-
Notifications
You must be signed in to change notification settings - Fork 77
Description
Important Note: NVIDIA AI Enterprise customers can get support from NVIDIA Enterprise support. Please open a case here.
Case number 01086911
Describe the bug
vgpu-manager lspci fails in air-gapped environment (on rheli9 and previously rheli8 - other environments not tested)
To Reproduce
cd gpu-driver-container\vgpu-manager\rhel9
set VERSION=580.126.08
set OS_TAG=rhcos4.18
docker build --build-arg DRIVER_VERSION=%VERSION% -t vgpu-manager:%VERSION%-%OS_TAG% .

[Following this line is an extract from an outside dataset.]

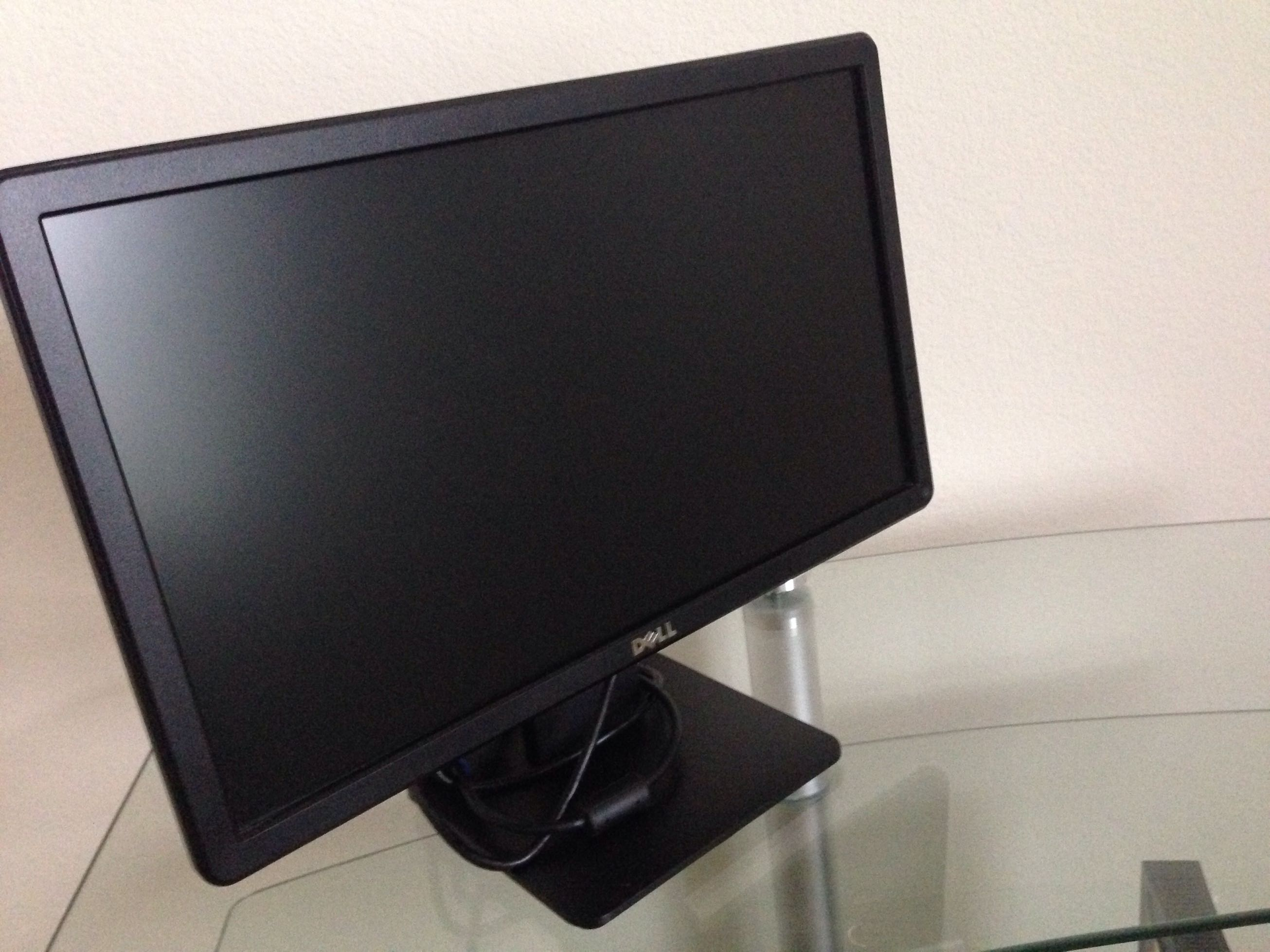 Dell Inspiron 660s windows 8 along with dell monitor model number e1914hf  18 5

docker save -o vgpu-manager-%VERSION%-%OS_TAG%.tar vgpu-manager:%VERSION%-%OS_TAG%
Upload vgpu-manager-580.126.08-rhcos4.18.tar to Openshift OCP hosts in an air-gapped environment
Openshift Console, navigate to Operators->Installed Operators->NVIDIA GPU Operator->All instances->gpu-cluster-policy, update the version to 580.126.08
the drivers fail as lspci cannot open libpci.so.3
Expected behavior
Drivers should load without errors.
Environment (please provide the following information):
gpu-driver-containersource (Commit SHA or image digest): sha256:6f8a016ab415bf4cdd8e1868de5ae5cf44e9681c- NVIDIA Driver Version: 580.126.08
- Host OS: Openshift ocp
- Kernel Version: rhcos4.18
- Container Runtime Version: ?
- CPU Architecture x86_64
- GPU Model(s) T4/A2/A16
If applicable, also provide:
- Kubernetes Distro and Version: OpenShift
- NVIDIA GPU Operator version: 25.10.1
With https://github.com/NVIDIA/gpu-driver-container code from 2026-02-18, lspci fails in an air gapped environment. The error message is that it cannot load libpci.so.3. Also, setpci is required and it cannot be found. Dec 2025 modifications were done by users akri3 and Shivkumar Ople, to partially correct this problem but they do not work without additional code changes to the file gpu-driver-container\vgpu-manager\rhel9\ocp_dtk_entrypoint.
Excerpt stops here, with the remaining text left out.